[Collected data]
○ ○ ○ ○ ○ ○ ○
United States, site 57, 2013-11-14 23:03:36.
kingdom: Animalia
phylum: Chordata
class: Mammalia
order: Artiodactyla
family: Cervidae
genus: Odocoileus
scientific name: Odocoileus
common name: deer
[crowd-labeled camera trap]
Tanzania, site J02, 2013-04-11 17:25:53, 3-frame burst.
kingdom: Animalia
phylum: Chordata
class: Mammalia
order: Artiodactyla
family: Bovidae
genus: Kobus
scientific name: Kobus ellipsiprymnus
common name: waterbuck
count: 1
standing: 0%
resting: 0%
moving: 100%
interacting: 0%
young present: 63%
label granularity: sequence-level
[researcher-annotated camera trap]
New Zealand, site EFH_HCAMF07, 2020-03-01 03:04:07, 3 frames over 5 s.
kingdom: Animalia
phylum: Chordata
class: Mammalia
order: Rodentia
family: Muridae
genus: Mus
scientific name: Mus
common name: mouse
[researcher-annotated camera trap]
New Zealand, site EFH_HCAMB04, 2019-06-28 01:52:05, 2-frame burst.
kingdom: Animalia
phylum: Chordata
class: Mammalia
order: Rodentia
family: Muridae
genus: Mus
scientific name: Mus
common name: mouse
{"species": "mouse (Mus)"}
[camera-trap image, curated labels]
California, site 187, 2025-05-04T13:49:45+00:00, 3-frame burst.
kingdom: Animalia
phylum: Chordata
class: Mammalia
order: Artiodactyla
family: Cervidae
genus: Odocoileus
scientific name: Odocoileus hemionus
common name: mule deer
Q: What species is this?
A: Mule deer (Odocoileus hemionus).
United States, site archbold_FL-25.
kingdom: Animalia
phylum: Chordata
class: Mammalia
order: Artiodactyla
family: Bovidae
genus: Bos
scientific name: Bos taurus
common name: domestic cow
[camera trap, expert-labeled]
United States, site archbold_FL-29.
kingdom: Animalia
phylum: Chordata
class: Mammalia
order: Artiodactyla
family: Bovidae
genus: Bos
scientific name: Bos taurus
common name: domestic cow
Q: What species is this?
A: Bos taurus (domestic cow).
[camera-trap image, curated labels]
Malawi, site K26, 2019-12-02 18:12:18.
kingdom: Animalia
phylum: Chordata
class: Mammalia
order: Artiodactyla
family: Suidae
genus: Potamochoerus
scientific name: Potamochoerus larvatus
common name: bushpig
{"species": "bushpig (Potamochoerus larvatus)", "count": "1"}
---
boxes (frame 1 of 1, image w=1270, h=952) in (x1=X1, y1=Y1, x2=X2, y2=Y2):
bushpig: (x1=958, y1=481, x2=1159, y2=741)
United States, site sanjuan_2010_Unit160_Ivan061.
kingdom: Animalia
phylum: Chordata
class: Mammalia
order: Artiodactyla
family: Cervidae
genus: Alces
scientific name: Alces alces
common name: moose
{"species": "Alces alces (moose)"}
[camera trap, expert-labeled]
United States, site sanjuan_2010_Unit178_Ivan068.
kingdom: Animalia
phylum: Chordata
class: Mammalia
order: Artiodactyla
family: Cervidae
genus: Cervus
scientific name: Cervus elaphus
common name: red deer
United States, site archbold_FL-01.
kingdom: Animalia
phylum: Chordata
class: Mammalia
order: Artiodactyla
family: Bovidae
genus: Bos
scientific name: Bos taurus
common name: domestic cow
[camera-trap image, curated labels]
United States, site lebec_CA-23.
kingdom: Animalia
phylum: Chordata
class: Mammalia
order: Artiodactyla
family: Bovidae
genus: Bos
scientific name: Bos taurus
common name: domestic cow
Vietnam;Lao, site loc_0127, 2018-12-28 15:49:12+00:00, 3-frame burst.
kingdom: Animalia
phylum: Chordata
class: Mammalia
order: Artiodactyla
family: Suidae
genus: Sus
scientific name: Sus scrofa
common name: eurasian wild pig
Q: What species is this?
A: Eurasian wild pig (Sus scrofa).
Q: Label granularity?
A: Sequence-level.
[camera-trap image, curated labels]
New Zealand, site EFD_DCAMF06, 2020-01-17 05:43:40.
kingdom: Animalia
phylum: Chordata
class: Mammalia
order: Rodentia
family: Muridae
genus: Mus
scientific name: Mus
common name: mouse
○ ○ ○ ○ ○ ○ ○
■ **Required work**:
Only the lines from the top of the data through the line that contains "genus: Kobus" should be quoted, exactly as they stand.

■ **Task response**:
United States, site 57, 2013-11-14 23:03:36.
kingdom: Animalia
phylum: Chordata
class: Mammalia
order: Artiodactyla
family: Cervidae
genus: Odocoileus
scientific name: Odocoileus
common name: deer
[crowd-labeled camera trap]
Tanzania, site J02, 2013-04-11 17:25:53, 3-frame burst.
kingdom: Animalia
phylum: Chordata
class: Mammalia
order: Artiodactyla
family: Bovidae
genus: Kobus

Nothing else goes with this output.